Et 1, et 2, et 3 capots ! Cela va bien finir par s’arrêter !? Pierre-Antoine ne va quand même pas user tous les marais de France avant de tuer un canard ? Allons voir s’il fait mieux à Quend, sur une flaque de pâture située entre la Baie d’Authie et la Baie de Somme !

« Cette année très sèche nous pose un problème de taille, la mare est à sec… Après les petites pluies de début septembre, le niveau de la mare est monté timidement… Le copain me passe un coup de téléphone me disant que c’est chassable… Je décide donc d’y monter seul, le lendemain, le 16 septembre ! En arrivant sur place, triste constat… La petite flaque créée par les pluies s’est réduite à peau de chagrin… J’ai 100 m2 d’eau devant moi… J’hésite à rentrer à la maison, mais il est déjà tard et j’ai 1h15 de route… Heureusement, j’avais prévu le coup ! Je n’avais embarqué que des colverts, j’attache donc ma court-cri et son mâle sur le petit trou d’eau, et place 3 chanteuses en cage… J’essaye de mon convaincre qu’une sarcelle perdue pourrait venir se poser dans mon flaquet… Sans trop y croire… Effectivement, le miracle ne s’est pas produit, je repars le lendemain matin bredouille, encore une fois… Bon, celle-là, je m’y attendais et j’ai eu toute la nuit pour m’y préparer mentalement… 4ème capot ! »

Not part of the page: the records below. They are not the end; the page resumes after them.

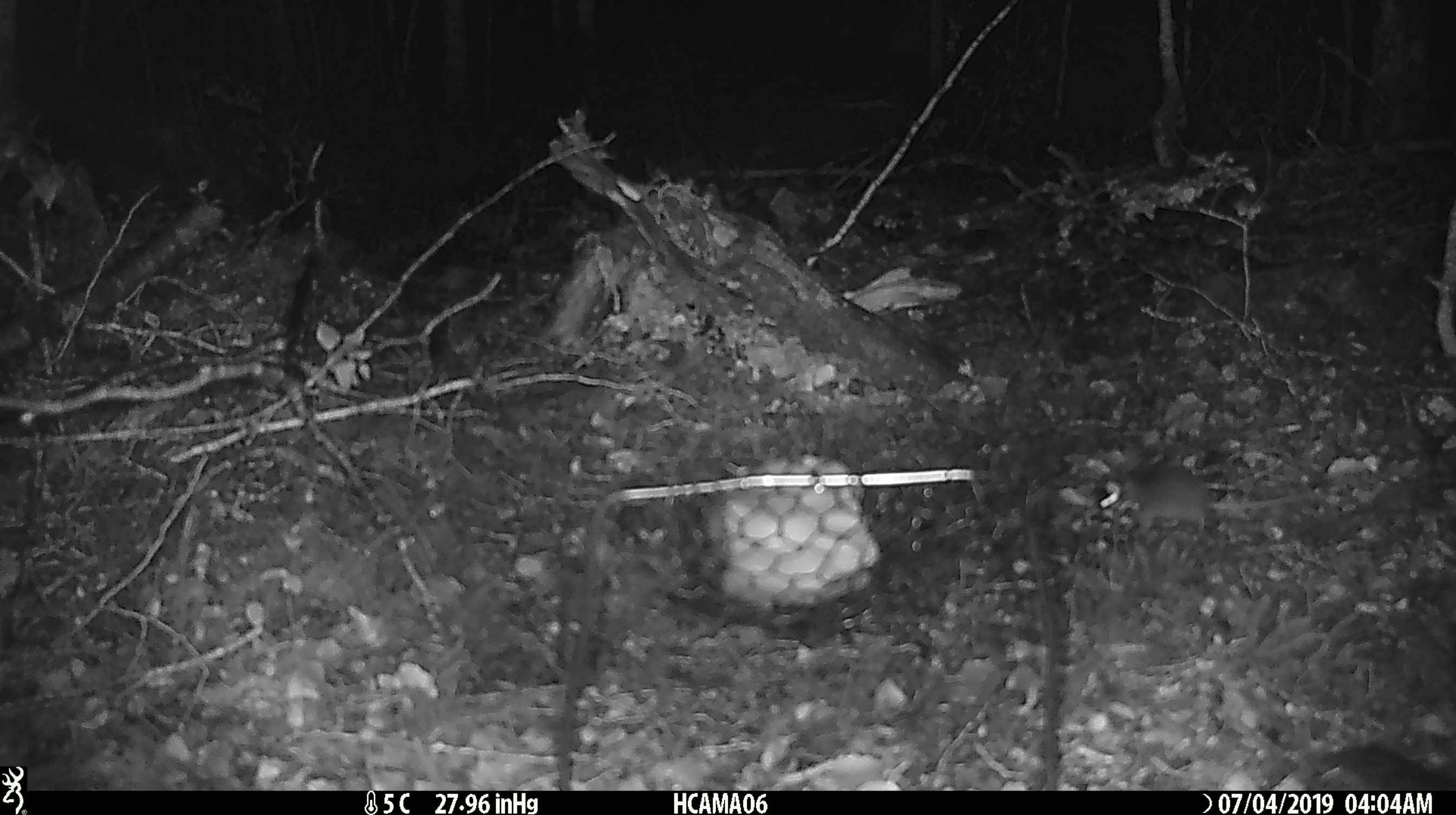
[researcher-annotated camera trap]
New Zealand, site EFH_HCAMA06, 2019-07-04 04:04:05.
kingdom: Animalia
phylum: Chordata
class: Mammalia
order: Rodentia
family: Muridae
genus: Mus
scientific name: Mus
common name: mouse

Outch ! 4 nuits, 4 bulles, il faut que cela s’arrête ! Pierre-Antoine est toujours motivé et il décide de retrouver cette Baie d’Authie qu’il aime tant… Nous sommes le 3 octobre… Vous devinez la suite ?

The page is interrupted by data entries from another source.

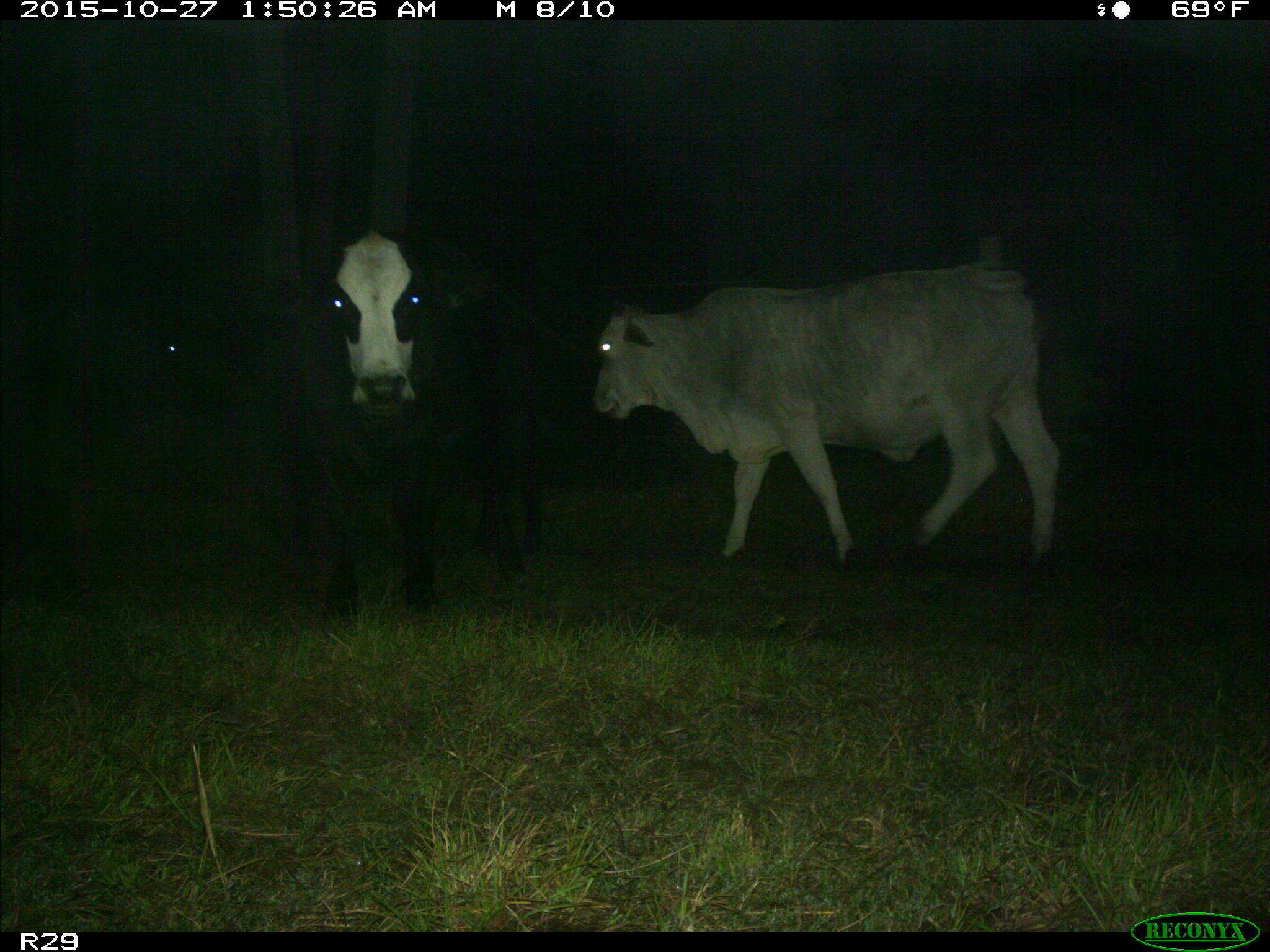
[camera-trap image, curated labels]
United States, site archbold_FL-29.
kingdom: Animalia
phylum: Chordata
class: Mammalia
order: Artiodactyla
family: Bovidae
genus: Bos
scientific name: Bos taurus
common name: domestic cow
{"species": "Bos taurus (domestic cow)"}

La 5ie bredouille de rang… fait mal !

ouf il y a au moins quelques pigeons pour occuper le chien @privé

« Benoit a attelé… Les gibiers chantent, les colverts entretiennent mais la baie n’est que peu dérangée par les coups de fusil. Nous sommes bien placés pour attirer 1 sarcelle qui trainerait ou qui remonterait avec la montée de mer, nous le savons… Le jour commence à pointer le bout de son nez et toujours aucune pose… Nous décidons de ne pas trainer, Benoit va détacher et moi je range les affaires et nettoie la hutte rapidement. L’avantage en baie, c’est qu’il n’y en a pas pour longtemps ni à détacher, ni à nettoyer la hutte de 8m2, surtout les matins où le moral est en berne, à cause d’un énième capot…

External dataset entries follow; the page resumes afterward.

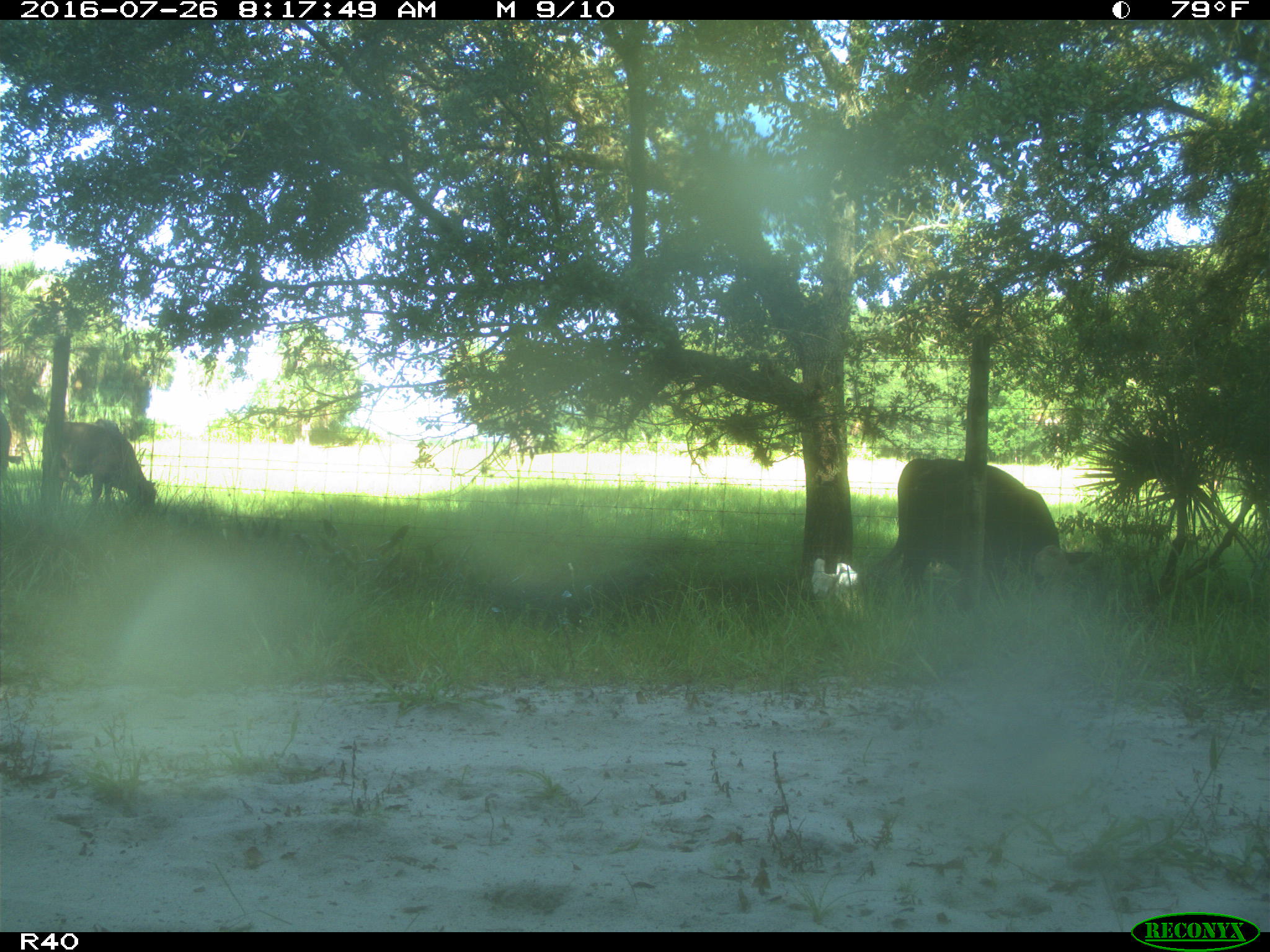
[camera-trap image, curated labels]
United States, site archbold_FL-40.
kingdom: Animalia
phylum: Chordata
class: Mammalia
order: Artiodactyla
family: Bovidae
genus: Bos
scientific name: Bos taurus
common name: domestic cow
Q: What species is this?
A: Bos taurus (domestic cow).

Ce retour en baie signe le 5ème capot de Pierre-Antoine et le moral du huttier commence clairement à être entamé… Après 2 mois de chasse, il n’a toujours pas mis le moindre canard dans son U… Quelques jours plus tard, c’est le coup de grâce ! Un foyer de grippe aviaire est détecté dans un élevage avicole situé à Quend, la commune sur laquelle il chasse sur la petite hutte de son copain. Le périmètre d’interdiction de chasse est fatal pour lui ! Bien évidemment, la hutte de Quend n’est plus chassable pendant 1 mois, mais la zone de protection s’étend jusqu’au bord du marais de Merlimont, englobant la totalité de la Baie d’Authie !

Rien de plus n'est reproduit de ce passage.